雷堂の乱打で吹き飛ばされた流星の身体は本日最高の勢いで壁に叩きつけられた。



「……ふーっ……やっと目が見えてきたぜぇ……

……お? もう決着ついたみてーだな」



結衣も真里奈も星羅も、ピクリとも動けず呆然としていた。



「……ぅ……ぁ……くっ……」


壁が破壊されて煙が立ち上がる。その煙の中から聞こえるうめき声。消え入るような声だが間違いなく流星の声。

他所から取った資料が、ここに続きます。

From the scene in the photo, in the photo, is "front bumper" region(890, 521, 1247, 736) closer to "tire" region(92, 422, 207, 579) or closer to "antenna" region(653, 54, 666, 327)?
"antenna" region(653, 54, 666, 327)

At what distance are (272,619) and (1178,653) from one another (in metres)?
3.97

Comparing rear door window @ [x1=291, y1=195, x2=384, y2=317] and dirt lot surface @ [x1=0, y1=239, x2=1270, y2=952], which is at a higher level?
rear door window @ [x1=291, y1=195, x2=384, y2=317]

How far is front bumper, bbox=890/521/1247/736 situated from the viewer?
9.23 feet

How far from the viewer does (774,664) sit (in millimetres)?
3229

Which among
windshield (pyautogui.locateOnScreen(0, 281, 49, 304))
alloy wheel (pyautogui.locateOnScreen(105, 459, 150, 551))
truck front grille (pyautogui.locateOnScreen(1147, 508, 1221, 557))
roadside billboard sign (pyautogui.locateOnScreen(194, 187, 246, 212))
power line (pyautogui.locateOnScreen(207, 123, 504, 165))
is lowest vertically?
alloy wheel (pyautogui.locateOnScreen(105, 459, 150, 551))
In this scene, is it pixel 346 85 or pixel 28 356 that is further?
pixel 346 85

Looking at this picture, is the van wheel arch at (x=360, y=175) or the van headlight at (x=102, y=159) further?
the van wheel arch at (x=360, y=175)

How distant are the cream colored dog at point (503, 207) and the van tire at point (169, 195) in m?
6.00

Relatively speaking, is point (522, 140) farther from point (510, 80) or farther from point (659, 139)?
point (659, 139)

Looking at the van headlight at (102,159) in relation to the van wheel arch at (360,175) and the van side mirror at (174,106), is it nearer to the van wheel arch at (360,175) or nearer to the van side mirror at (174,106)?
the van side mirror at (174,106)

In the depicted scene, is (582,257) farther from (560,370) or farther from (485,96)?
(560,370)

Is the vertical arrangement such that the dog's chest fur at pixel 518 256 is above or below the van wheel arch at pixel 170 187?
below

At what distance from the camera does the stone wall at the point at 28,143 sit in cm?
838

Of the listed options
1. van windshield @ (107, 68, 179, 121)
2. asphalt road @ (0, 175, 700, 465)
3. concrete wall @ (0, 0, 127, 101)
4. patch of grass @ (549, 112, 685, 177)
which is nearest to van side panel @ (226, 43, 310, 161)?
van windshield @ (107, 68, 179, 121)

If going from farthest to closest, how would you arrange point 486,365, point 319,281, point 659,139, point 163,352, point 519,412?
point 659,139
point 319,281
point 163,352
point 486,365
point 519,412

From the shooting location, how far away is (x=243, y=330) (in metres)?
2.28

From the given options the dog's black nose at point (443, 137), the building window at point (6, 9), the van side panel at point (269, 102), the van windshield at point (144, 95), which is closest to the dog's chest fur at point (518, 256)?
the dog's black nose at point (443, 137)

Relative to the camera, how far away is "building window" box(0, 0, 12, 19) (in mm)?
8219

「……へぇ……ほんのわずかだがまだ意識があるのか。だがもう立てねぇだろォ?

オレ様の勝ちだ、南場流星」



「……っ……ぁ……う……」


煙が晴れてきて、仰向けに横たわる流星の姿がそこにあった。


「っ……ウソだ……ウソだ……このオレが……このオレが……

このオレが……負けるわけがねぇ……! これは悪夢だ……こんなことありえねぇ……!」


まだ負けてない、まだ戦える。流星はそう信じて、立ち上がろうとする。


「立て……立て……! オレの身体立て……!! 動け……動け……」


しかし動かない。指一本すらまともに動かせない。ピクピクと痙攣するだけ。



結衣が欲しい。だから勝つ、絶対に勝つ。


「今動かないでいつ動くんだ……!! 動け! 動けってんだよ……!!!!!!」


気持ちだけは今でも爆発力があるが、動かないものは動かない。無情にも動くことはなかった。



―――ピーッ


電子音が鳴った。菅原のスマホである。



「20時、ですね。提央祭終了の時間です。

現在戦闘可能なのは雷堂さんだけ。決まりですね。

5月提央祭の優勝者は―――雷堂炎次郎さんに決定です!!!!!!」



マイク越しの菅原の声が、ショッピングモール全体に響き渡った。

たった今、5月の提央祭が終了した。



「よーーーっしゃあ!!!!!! 勝ったぜぇぇぇ!!!!!!

勝った! 勝った!! 勝った!! 南場流星に勝ったぜぇ!! この瞬間のためにオレ様は今までずっと頑張って鍛えてきた!! 努力が報われたんだ嬉しいぜぇぇぇ!!

ハハハハハハ!! ハハハハハハ!! ハハハハハハ……!!」



ショッピングモール全体に雷堂の勝利の喜びが響く。

雷堂の声以外はすべて静かなものだった。流星は倒れて動けないまま、虚ろな目でぼんやりと空を見ていた。